Чаще всего отец начинал вскоре дремать, опустив голову на грудь. Его одобрительное посапывание периодически перемежалось негромким похрапыванием, которое как бы подкрепляло все сказанное сыном. Разговор больше напоминал монолог. Николай уже не первый свой приезд касался болезненно волнующей родителей темы. И если раньше он говорил аккуратно, подбирая слова, то в этот раз он не выбирал из своего довольно значительного багажа знаний обтекаемые или мягкие аргументы, а говорил твердо и убедительно, вкладывая в слова весь жар сыновней заботы и любви.
Мама слушала внимательно о душе и Боге, об энергиях и мирах, о карме и бессмертии. Потом у нее в спальне еще до поздней ночи ярко горела лампа на тумбе у кровати. Она долго обдумывала сказанное сыном и спокойно засыпала только ближе к утру.
Так пролетели несколько недель, и настала пора уезжать. Проводы были недолгими. Никто не хотел растягивать тягостную минуту расставания. По традиции посидели молча, расцеловались, мама перекрестила перед дорогой. Садясь в машину и все время на выезде со двора, Николай то в окно, то в зеркало заднего вида старался еще хотя бы разок увидеть родителей, стоящих в обнимку на балконе.
Через сорок дней мама умерла. Только добравшись после долгого путешествия домой, Николай с супругой пустились в обратный путь.
Город из поздней осени перешел в стадию ранней зимы со всеми вытекающими: холод, грязь. На кладбище собрались немногочисленные родственники и друзья. Отец держался стойко. Но было видно, что тихий ночной уход любимой жены и лучшего друга рубанул его по живому.
Никто не плакал. На вершине отведенного под кладбище холма была подготовлена могила.
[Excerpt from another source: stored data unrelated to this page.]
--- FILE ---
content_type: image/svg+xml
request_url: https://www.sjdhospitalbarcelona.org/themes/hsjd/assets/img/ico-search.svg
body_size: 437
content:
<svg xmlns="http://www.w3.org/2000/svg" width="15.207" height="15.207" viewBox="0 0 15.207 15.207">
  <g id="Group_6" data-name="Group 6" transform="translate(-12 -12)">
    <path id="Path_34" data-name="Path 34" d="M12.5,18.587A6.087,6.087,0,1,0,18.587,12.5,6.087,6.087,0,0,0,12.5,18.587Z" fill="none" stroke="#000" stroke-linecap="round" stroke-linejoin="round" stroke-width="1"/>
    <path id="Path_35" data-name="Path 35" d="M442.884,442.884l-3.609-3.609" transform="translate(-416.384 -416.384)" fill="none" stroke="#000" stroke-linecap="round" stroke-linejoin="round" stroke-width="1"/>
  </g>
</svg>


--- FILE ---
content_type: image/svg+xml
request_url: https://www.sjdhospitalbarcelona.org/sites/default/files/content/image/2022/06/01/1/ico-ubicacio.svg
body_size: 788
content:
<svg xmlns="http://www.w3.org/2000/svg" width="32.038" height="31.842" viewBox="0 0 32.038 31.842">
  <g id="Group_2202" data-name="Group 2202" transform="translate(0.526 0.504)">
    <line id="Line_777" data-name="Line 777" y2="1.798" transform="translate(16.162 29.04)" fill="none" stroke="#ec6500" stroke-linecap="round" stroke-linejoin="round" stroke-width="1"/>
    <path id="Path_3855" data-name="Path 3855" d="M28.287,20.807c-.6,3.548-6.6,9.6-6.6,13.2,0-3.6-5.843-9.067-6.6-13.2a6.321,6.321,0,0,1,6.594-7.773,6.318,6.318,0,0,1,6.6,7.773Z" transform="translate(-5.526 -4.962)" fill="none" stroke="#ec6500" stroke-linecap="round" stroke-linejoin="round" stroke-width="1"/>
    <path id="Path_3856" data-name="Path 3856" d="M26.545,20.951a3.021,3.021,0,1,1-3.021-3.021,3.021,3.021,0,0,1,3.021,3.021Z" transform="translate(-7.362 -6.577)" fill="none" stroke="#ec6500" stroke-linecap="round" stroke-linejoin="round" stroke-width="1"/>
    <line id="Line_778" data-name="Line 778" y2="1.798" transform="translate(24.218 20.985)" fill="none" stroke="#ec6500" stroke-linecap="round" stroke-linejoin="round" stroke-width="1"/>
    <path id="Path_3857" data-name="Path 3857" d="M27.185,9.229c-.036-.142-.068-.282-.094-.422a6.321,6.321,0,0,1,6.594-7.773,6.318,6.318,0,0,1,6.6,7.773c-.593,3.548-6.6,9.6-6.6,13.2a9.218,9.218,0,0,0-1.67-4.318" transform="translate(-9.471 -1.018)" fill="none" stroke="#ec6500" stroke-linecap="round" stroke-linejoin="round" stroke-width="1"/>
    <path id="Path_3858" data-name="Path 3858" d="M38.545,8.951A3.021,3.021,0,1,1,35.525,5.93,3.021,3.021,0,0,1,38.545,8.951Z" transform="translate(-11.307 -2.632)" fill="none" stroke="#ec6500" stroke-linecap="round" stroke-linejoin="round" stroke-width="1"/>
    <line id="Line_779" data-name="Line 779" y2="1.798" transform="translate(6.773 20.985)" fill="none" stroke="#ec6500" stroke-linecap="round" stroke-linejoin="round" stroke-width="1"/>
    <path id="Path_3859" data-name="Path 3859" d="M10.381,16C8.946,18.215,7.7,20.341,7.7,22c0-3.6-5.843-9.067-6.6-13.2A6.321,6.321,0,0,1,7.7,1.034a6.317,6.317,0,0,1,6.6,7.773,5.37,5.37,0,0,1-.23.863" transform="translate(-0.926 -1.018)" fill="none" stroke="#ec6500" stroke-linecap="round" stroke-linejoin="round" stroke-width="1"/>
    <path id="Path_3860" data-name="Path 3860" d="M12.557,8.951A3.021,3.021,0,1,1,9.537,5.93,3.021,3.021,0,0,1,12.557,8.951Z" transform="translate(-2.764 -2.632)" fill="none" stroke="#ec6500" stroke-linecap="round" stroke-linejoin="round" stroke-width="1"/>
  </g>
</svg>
В нее после недолгого прощания деловито и умело опустили гроб, который быстро засыпали землей. Образовался аккуратный прямоугольный холм антрацитового чернозема с крестом у изголовья. Было тихо, и только в вышине раздавались крики непонятно откуда взявшихся чаек.
На черную землю стали отвесно падать огромные хлопья пушистого снега, покрывая землю белоснежным покрывалом. Поверх холмика, на глазах превратившегося из черного в беломраморный, плавно кружась, опустилось с неба белое перышко: то ли чайки, то ли Ангела.